WHAT YOU HAVE TO DO
Rewrite the data below, replacing every occurrence of "foliage" with "shrubbery" and leaving everything else unchanged.

SUPPLIED DATA
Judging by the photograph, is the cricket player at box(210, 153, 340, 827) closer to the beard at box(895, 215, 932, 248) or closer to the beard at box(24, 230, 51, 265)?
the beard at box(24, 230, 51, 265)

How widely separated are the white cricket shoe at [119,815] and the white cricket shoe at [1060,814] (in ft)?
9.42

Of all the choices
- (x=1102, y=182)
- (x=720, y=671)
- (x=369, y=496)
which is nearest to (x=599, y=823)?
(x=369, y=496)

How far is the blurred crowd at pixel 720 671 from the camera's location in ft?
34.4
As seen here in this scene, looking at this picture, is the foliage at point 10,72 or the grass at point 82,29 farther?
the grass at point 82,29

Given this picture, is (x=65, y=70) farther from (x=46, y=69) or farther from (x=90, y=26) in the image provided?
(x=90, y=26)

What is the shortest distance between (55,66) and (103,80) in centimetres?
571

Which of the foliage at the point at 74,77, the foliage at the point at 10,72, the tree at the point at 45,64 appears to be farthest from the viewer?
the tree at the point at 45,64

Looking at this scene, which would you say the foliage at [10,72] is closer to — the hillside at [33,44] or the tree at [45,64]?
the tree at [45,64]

REPLY
Judging by the photograph, is the cricket player at box(210, 153, 340, 827) closer to the beard at box(895, 215, 932, 248) or closer to the beard at box(24, 230, 51, 265)?
the beard at box(24, 230, 51, 265)

How widely separated are the white cricket shoe at [119,815] and the white cricket shoe at [1060,814] (in ft)?
9.42

Of all the choices
- (x=1102, y=182)
- (x=720, y=671)
- (x=369, y=496)
which is nearest to (x=599, y=823)?
(x=369, y=496)

How far is the blurred crowd at pixel 720 671 from the camera's location in ft?
34.4
As seen here in this scene, looking at this picture, is the shrubbery at point 10,72 or the grass at point 82,29 farther?
the grass at point 82,29

Given this picture, is (x=65, y=70) farther from (x=46, y=69) or farther from (x=90, y=26) in the image provided?
(x=90, y=26)

What is the shortest distance between (55,66) and (103,80) in centimetres?
571

Which of the shrubbery at the point at 74,77, the shrubbery at the point at 10,72, the tree at the point at 45,64 appears to be farthest from the viewer?
the tree at the point at 45,64

Looking at this scene, which would you say the shrubbery at [10,72] is closer to — the hillside at [33,44] or the tree at [45,64]?
the tree at [45,64]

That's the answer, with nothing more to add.